We provide ProtCID as an alternative and complementary source of information on the biologically relevant interfaces between proteins in X-ray crystal structures. When there is some doubt about an interface, observing the same interface in homologous proteins may provide evolutionary and physical evidence in favor of that interface. As more structures are determined in large protein families, the comparison of CFs may play an important role in suggesting which interfaces are biologically relevant interactions. Identifying such common interfaces is difficult to perform manually for many structures, and therefore ProtCID provides a useful tool. We hope that the common interfaces identified by ProtCID can be used in further studies of the biophysical characteristics and evolutionary conservation of interaction surfaces for specific biological systems.

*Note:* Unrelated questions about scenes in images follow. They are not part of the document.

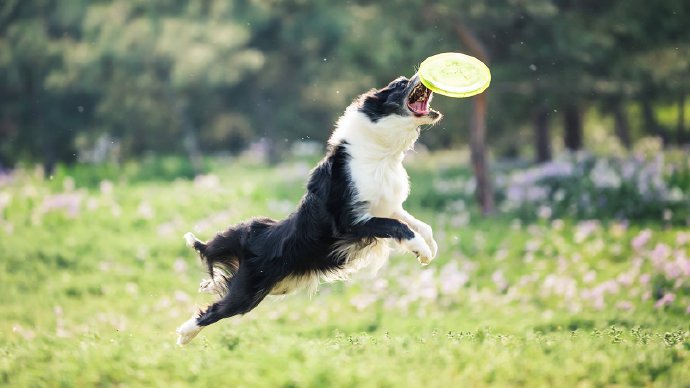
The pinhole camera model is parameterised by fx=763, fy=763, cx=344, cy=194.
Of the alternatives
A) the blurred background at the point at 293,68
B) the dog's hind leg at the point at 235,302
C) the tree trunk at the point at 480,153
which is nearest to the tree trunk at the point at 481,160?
the tree trunk at the point at 480,153

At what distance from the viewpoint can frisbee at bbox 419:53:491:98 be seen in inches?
178

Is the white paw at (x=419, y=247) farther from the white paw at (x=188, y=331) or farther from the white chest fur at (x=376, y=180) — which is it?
the white paw at (x=188, y=331)

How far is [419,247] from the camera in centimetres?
449

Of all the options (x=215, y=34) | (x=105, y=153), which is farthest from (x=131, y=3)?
(x=105, y=153)

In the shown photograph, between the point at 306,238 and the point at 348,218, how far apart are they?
312mm

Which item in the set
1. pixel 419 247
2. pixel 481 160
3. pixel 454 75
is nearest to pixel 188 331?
pixel 419 247

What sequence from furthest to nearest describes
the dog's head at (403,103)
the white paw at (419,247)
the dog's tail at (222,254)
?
the dog's tail at (222,254)
the dog's head at (403,103)
the white paw at (419,247)

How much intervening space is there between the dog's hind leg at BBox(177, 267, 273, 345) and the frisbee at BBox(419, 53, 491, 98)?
168 centimetres

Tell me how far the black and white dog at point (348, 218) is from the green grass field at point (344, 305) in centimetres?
31

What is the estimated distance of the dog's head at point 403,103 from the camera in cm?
470

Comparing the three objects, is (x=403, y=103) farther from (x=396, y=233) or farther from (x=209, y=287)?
(x=209, y=287)

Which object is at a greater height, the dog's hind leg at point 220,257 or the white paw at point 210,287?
the dog's hind leg at point 220,257

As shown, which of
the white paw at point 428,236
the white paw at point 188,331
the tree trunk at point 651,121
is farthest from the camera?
the tree trunk at point 651,121

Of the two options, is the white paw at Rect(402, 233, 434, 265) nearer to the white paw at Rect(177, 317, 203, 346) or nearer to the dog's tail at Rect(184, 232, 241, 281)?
the dog's tail at Rect(184, 232, 241, 281)
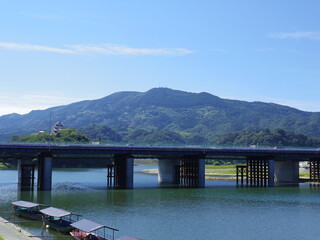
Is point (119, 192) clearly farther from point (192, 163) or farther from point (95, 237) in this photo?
point (95, 237)

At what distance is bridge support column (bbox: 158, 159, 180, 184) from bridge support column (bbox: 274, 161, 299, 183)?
33380 mm

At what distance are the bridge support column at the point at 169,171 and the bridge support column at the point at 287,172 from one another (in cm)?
3338

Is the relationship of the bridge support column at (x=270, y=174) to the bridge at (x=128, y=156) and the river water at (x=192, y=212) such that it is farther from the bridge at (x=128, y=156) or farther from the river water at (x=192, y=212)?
the river water at (x=192, y=212)

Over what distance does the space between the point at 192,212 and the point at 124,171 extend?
42.0m

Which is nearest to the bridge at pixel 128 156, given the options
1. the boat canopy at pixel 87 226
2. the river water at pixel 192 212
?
the river water at pixel 192 212

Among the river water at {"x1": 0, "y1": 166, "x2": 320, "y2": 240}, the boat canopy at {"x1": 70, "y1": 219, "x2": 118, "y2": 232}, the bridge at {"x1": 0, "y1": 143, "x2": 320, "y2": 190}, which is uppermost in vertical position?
the bridge at {"x1": 0, "y1": 143, "x2": 320, "y2": 190}

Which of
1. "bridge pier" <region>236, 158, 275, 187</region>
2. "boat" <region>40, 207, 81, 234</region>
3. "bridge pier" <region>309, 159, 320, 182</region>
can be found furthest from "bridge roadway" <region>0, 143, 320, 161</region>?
"boat" <region>40, 207, 81, 234</region>

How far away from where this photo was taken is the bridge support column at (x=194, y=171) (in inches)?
4651

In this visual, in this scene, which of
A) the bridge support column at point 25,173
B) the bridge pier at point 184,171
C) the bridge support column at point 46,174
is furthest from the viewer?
the bridge pier at point 184,171

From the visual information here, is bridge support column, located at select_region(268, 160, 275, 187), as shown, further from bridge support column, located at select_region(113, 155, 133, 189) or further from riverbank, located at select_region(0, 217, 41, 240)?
riverbank, located at select_region(0, 217, 41, 240)

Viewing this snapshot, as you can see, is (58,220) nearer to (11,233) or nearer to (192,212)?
(11,233)

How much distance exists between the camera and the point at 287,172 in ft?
481

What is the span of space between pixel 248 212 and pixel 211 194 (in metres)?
28.0

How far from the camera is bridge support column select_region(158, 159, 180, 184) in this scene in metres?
138
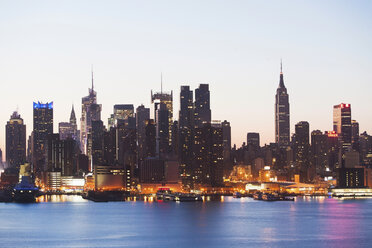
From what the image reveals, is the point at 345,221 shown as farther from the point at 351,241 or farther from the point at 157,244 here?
the point at 157,244

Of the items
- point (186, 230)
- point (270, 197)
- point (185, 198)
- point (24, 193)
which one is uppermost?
point (24, 193)

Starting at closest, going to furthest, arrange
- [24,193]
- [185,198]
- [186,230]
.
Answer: [186,230] → [185,198] → [24,193]

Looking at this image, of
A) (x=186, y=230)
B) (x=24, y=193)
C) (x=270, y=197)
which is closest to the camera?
(x=186, y=230)

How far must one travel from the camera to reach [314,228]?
9119 cm

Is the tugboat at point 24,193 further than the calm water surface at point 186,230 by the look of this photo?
Yes

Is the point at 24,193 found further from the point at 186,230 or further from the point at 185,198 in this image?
the point at 186,230

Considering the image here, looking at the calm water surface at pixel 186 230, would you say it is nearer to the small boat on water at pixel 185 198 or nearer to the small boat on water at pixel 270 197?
the small boat on water at pixel 185 198

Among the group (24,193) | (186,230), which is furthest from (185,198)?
(186,230)

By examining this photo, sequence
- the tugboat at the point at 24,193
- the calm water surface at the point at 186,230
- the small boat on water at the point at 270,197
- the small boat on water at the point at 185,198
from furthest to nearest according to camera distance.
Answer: the small boat on water at the point at 270,197
the tugboat at the point at 24,193
the small boat on water at the point at 185,198
the calm water surface at the point at 186,230

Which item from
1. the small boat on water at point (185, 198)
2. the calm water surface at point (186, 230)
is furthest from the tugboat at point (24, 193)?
the calm water surface at point (186, 230)

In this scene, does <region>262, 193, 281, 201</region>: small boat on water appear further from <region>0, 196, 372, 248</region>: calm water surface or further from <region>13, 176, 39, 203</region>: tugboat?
<region>0, 196, 372, 248</region>: calm water surface

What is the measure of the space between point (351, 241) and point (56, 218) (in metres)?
50.2

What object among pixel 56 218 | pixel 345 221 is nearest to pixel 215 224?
pixel 345 221

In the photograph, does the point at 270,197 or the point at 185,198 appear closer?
the point at 185,198
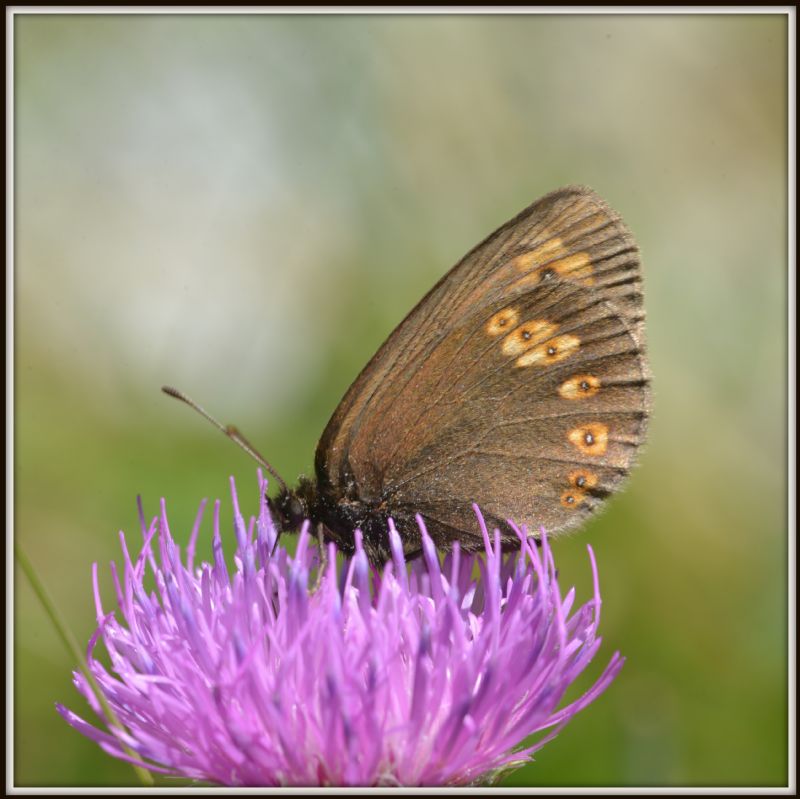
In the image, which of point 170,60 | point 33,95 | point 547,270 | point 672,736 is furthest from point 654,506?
point 33,95

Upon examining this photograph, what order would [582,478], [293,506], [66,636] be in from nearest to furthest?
1. [66,636]
2. [293,506]
3. [582,478]

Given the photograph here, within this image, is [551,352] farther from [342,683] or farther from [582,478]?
[342,683]

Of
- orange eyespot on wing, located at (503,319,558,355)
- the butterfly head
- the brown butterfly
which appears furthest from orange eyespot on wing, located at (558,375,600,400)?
the butterfly head

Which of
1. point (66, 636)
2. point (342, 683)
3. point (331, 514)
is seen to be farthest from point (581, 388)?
point (66, 636)

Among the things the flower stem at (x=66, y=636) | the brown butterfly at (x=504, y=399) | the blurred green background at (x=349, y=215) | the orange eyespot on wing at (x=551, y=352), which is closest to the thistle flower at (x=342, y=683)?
the flower stem at (x=66, y=636)

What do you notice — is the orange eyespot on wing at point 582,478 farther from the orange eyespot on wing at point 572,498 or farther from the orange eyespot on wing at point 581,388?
the orange eyespot on wing at point 581,388

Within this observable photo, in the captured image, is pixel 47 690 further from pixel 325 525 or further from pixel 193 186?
pixel 193 186

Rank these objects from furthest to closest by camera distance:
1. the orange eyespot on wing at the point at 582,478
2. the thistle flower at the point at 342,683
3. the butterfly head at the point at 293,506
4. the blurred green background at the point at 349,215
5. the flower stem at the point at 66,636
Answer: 1. the blurred green background at the point at 349,215
2. the orange eyespot on wing at the point at 582,478
3. the butterfly head at the point at 293,506
4. the thistle flower at the point at 342,683
5. the flower stem at the point at 66,636
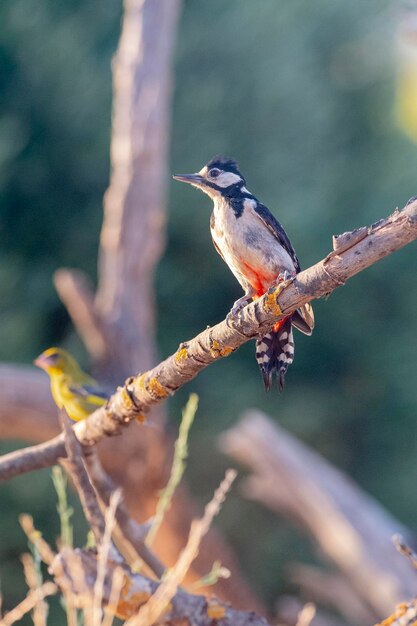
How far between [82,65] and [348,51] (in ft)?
8.47

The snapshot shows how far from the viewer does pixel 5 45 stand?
25.2 ft

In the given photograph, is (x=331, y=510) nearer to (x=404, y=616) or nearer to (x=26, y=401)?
(x=26, y=401)

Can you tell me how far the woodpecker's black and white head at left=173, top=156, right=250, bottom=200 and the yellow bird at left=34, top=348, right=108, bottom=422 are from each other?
1255 millimetres

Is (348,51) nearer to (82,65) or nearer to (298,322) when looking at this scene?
(82,65)

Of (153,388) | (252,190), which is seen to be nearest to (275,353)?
(153,388)

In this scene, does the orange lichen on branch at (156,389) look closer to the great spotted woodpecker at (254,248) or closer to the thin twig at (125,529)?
the thin twig at (125,529)

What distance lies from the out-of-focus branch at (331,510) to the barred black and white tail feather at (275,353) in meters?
2.60

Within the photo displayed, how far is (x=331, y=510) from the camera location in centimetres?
579

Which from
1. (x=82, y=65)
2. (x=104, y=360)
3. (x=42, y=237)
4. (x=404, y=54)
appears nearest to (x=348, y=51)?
(x=404, y=54)

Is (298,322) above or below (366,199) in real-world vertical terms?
below

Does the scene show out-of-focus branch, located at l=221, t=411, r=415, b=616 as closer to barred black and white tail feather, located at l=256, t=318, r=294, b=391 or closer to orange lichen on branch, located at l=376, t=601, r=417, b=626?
barred black and white tail feather, located at l=256, t=318, r=294, b=391

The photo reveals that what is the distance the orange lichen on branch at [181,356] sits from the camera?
101 inches

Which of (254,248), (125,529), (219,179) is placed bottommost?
(125,529)

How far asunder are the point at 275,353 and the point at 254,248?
1.17 feet
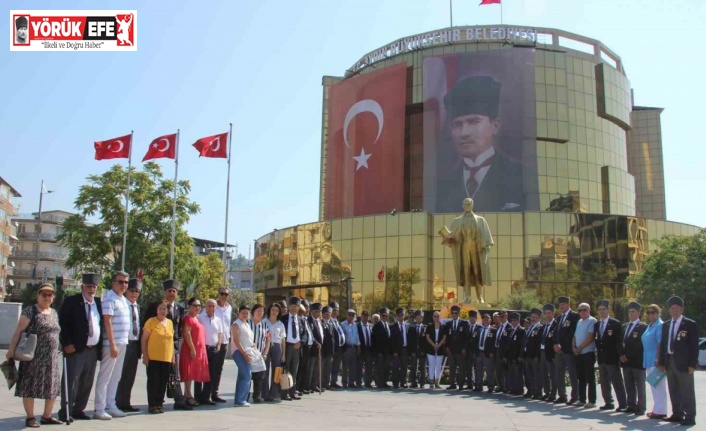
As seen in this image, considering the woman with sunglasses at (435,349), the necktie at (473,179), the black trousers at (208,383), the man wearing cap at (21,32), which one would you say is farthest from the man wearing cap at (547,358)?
the necktie at (473,179)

ProtCID has a number of limitations. First, in cases where there is only one CF for a protein or protein complex, ProtCID will not have any common interfaces to report. This occurs for 36% of the PDB, of which 32% are annotated as multimeric by PISA. Second, it sometimes occurs that similar interfaces are present in more than one CF but are not biologically relevant. This usually occurs when the entries are for identical sequences, for small interfaces less than 400 Å2, and usually for only two or three CFs. It may also occur for families with large numbers of structures, where through thorough sampling some interfaces may show high similarity by chance. This happens, for instance, among protein kinases. Third, any such server needs to define such relationships and strike a balance between clustering related proteins without introducing false relationships. We have used PFAM to define protein domains and architectures and therefore the evolutionary relationships among proteins. PFAM breaks up some large superfamilies into a number of families. We have not so far compared interfaces in different PFAMs within these superfamilies or ‘clans’ as PFAM calls them. Thus some distant evolutionary relationships may be missed in ProtCID. Finally, we compared proteins with the same architectures (either one or two at a time). So, for instance, we would not compare homodimeric interfaces between entries with architecture (Pkinase_Tyr)_(SH2) and those with (Pkinase_Tyr). The reason for this is that while PFAM may identify most proteins that belong to its defined domain families, it often aligns regions shorter than the full domain as observed in the three-dimensional structure. This makes it difficult to compare interfaces in different entries.
ProtCID will be updated monthly in order to keep up with the rapidly expanding size of the PDB. A comparison of interactions on the domain level, instead of the chain level, will be presented later.
FUNDING
National Institutes of Health (R01-GM73784 and R01-GM84453 to R.D.). Funding for open access charge: National Institutes of Health (R01-GM73784).